Keeping in Touch After the Breakup

by Melissa on November 24, 2010 · 0 comments

Sex and the City‘s Carrie Bradshaw incessantly asked questions in her newspaper column about relationships.  As I sit here by myself, learning about things that the ex is now up to, I can’t help but wonder today “ever regret keeping in touch after the breakup?”

goodbye

My ex and I promised that just because we were no longer going to be seeing each other we’d maintain a solid friendship.  Finally, after 3 years of cheating, lies, broken promises and a general unhealthy relationship (that I could only REALLY see once I stepped back and took a peek from the perspective of everyone else looking in) it was finally time to acknowledge that it was really over.  Contact had to be cut off and limited to very seldom telephone conversations and the odd email perhaps once per month — if that.  It’s hard though, no doubt.  It’s hard to go from essentially living with someone, having them know every single deep dark secret, the good the bad and the downright embarrassing –to being completely alone.  I suppose he didn’t have the same struggles I did.  After all, he had his relationship with her to fall back on.

To this day, contact still has not been completely severed and we still exchange the odd email, text or phone call… but compared to how it was when we were together, I can honestly say I never thought I’d ever be able to be at this point.  To be very honest, most days, I don’t wish to have contact with him.  But every now and then I think of something that is totally him, or would make him laugh, or just something that he’d appreciate to know and just have to reach out to him.

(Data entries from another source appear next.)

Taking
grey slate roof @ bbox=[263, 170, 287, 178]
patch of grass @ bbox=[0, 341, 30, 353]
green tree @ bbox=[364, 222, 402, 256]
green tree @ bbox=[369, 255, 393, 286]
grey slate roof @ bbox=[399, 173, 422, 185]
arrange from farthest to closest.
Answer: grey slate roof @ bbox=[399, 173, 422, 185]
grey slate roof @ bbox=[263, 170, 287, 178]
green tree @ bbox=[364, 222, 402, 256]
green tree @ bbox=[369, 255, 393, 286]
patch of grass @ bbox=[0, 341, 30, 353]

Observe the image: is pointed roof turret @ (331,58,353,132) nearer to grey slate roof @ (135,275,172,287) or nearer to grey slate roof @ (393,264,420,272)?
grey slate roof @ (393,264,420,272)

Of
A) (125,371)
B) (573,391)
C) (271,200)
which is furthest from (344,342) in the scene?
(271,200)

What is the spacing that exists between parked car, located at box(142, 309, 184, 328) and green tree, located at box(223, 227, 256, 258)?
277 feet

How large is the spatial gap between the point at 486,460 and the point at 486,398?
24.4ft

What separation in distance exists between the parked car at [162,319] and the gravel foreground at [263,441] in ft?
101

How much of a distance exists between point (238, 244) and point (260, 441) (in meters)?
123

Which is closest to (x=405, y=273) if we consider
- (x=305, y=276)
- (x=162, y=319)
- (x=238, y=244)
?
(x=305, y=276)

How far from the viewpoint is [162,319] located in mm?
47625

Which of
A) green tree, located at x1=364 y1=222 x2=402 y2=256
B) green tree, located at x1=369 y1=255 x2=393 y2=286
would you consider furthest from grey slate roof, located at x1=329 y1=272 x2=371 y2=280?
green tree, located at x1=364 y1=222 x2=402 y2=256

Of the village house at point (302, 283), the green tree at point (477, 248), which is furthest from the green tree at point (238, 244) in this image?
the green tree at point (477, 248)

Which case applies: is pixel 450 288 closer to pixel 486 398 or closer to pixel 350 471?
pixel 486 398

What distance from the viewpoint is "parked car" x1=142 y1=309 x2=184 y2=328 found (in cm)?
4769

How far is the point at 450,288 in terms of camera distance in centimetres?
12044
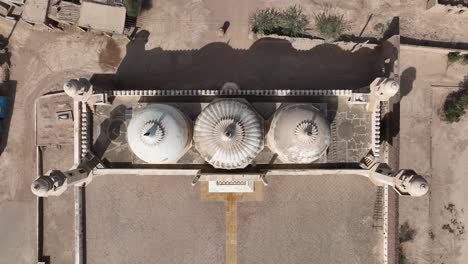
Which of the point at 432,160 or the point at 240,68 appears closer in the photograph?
the point at 240,68

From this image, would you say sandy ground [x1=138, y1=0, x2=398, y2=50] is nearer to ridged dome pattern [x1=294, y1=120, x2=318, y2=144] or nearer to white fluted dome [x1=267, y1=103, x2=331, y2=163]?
white fluted dome [x1=267, y1=103, x2=331, y2=163]

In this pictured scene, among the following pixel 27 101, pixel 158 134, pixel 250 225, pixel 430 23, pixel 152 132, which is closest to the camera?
pixel 152 132

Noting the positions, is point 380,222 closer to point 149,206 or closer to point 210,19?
point 149,206

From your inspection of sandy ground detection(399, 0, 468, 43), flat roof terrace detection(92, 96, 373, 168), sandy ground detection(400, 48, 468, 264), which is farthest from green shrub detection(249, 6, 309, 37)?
sandy ground detection(400, 48, 468, 264)

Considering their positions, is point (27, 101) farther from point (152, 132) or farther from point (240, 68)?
point (240, 68)

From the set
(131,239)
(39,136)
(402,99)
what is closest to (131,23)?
(39,136)

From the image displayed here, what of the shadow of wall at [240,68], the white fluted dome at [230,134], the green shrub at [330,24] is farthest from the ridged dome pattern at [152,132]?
the green shrub at [330,24]

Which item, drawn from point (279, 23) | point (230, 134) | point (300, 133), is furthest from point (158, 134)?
point (279, 23)
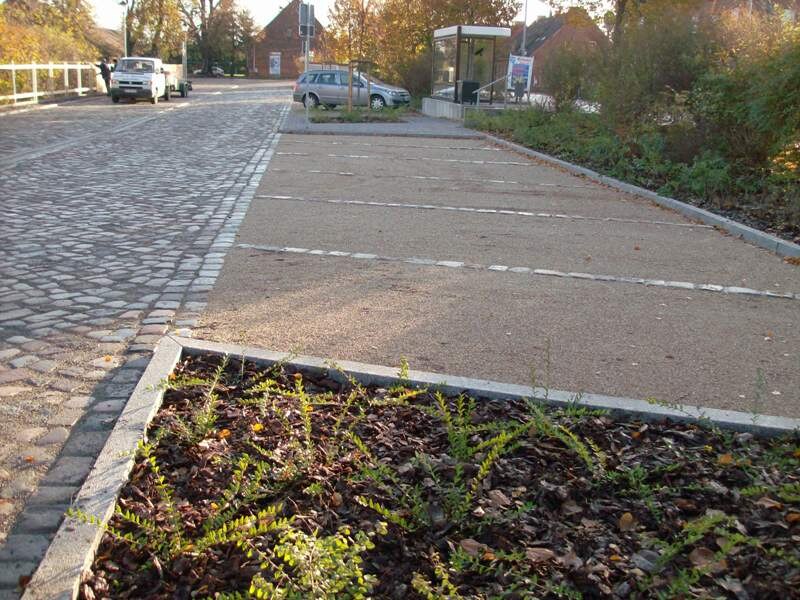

and how can you mend a broken heart

Part of me wants to hang on to the last little bit of him that I can and another part of me wants to throw him under the bus.  Expose him for the bad person he was to me (insofar that he made thousands of promises and didn’t keep a single one).  Of course I know better and will not name names.  He shall be an anonymous being.  And of course I also know that I cannot afford myself the bad karma that would surely come along with such exposee.  There are parts of me that wish I could just find the strength to cut him off completely and not have any continued contact.  I wish I could fade into the backstory of his life, like so many others before.  Heck, I wish he could fade into the backstory of mine.

As I read what I have written thus far, I imagine I come off as a very bitter girl.  And in some ways, yes I am.  I am bitter.  I am angry.  I am hurt.  The only difference is that there is such a great level of nonchalance in my attitude towards what was us, that I do not let those negative feelings take over too much or too often.  I have always adopted the attitude that things happen for a reason.  People come in and out of our lives for many different reasons and every relationship (friendship, love relationship, family relationship, etc.) is there to teach you something about yourself.

I cannot wish him well in this new endeavor of his — this new chapter of his life –but I would never wish anything bad to happen either.

So to answer the question I posed at the beginning… No I don’t regret keeping in touch after the breakup with him, even if some days it causes me so much pain.  What doesn’t kill us, definitely makes us stronger.  We live and learn.  We love and get hurt.  And it’s only from letting ourselves experience both the love and the hurt and everything in between that we can truly find who we are, ourselves.